I have three episodes of Fear The Walking Dead to summarize. Let’s get to it!
TEOTWAWKI – [s3ep3]
“If you’re going to plan for the future, plan for a better one.”
– Jeremiah Otto
The thing is: That’s rather hard to do (let alone accomplish) when you have a bevy of conflicting ideas on how that future should be composed. And that’s exactly the problem facing this new faction of people Madison and her family find themselves with.
On the surface it seems the community is gelling under Otto’s leadership. But there’s a wrench that got thrown in the machine with the shooting down of that helicopter – not to mention on a personal level with Travis’ demise – mucking up the future. First, the past has to be answered for in order for everyone to move forward for the betterment of all.
That wrench … it’s always the rub, isn’t it?
Add to that the fact no one in Madison’s group knows their place.
Madison is set on figuring out where she belongs – if it’s in Otto’s group she’ll find that out soon enough. Her way of making that determination is diving in head first and being proactive in the scheme of things, the direct approach. Thus, volunteering as one of the team on the mission to discover what happened with the chopper. (Note: Troy certainly isn’t making things easy for her while she’s in this state of flux. He has a definite love (lust?)/hate relationship with her and always had since he laid eyes on her at the military base in episode one.)

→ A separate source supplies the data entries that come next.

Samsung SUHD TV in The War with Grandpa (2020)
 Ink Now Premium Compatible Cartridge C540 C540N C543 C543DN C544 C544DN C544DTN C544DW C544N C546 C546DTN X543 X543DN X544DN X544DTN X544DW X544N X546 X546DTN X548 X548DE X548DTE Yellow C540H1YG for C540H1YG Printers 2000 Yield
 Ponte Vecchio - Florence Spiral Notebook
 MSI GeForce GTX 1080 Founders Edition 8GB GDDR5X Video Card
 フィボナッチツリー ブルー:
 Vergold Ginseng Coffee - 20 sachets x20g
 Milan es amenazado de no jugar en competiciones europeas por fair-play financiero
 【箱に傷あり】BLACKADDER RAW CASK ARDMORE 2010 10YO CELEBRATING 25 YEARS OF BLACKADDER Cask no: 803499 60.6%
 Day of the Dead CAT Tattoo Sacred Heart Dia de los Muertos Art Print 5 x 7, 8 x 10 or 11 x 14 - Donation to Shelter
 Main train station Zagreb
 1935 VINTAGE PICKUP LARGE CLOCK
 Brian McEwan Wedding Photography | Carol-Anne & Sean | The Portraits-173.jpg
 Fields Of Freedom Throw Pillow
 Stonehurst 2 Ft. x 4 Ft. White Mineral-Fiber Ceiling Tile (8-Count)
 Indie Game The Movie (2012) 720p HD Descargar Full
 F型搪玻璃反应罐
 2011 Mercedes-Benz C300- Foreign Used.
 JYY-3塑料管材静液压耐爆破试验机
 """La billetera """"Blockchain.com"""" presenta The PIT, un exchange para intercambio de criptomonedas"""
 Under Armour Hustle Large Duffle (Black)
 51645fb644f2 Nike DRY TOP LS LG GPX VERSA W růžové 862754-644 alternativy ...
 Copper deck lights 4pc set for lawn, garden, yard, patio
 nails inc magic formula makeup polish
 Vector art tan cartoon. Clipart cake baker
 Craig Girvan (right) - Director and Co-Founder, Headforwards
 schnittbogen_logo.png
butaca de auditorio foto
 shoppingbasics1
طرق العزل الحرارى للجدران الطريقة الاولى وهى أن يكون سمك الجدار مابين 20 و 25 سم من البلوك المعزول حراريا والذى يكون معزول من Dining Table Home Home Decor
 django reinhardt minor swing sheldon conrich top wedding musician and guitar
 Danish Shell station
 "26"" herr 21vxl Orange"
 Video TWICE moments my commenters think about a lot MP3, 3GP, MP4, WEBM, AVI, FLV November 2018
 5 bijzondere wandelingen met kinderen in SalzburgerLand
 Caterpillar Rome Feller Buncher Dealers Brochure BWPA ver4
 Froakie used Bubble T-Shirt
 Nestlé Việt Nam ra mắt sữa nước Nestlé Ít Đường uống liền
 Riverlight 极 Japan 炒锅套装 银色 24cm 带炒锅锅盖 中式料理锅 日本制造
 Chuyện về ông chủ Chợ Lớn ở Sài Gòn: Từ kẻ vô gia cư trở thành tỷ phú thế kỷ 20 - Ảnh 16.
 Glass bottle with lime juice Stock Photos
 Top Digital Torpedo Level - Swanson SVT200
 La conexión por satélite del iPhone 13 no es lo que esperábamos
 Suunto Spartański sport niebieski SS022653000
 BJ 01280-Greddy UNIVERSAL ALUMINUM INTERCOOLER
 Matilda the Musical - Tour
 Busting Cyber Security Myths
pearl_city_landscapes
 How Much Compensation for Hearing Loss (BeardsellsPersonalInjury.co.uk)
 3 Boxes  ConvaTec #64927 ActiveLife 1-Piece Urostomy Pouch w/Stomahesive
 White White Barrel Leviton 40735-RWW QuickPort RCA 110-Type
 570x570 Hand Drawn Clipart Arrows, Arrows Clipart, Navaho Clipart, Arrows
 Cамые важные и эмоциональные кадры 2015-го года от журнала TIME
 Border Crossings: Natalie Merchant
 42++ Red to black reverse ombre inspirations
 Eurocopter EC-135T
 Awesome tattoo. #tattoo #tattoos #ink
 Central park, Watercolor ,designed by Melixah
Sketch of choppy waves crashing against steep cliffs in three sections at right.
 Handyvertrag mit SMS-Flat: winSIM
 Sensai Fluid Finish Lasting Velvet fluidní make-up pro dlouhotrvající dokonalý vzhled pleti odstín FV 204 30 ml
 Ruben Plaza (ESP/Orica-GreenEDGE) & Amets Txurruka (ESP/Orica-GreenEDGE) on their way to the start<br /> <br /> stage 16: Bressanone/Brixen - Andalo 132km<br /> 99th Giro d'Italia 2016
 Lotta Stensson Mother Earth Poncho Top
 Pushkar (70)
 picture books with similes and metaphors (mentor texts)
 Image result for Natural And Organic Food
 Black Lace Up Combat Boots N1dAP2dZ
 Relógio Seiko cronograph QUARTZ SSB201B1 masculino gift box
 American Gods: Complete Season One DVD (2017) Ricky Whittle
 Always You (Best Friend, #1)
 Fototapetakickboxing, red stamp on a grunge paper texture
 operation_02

Nick (as always full of internal conflict, ramped up even more with his concern over Luciana) is just as confused and wary as Madison. To the point he’s making rash and dangerous decisions. You only have to witness his “discussion” with Troy at the end of the episode to get a quick understanding (such that it was) of his relationship with the younger Otto boy. Still, if he’d only cool his jets a bit he could reign in some of that impulsiveness. But that’s never been Nick – drug-induced high, sober and contemplative … or somewhere in between.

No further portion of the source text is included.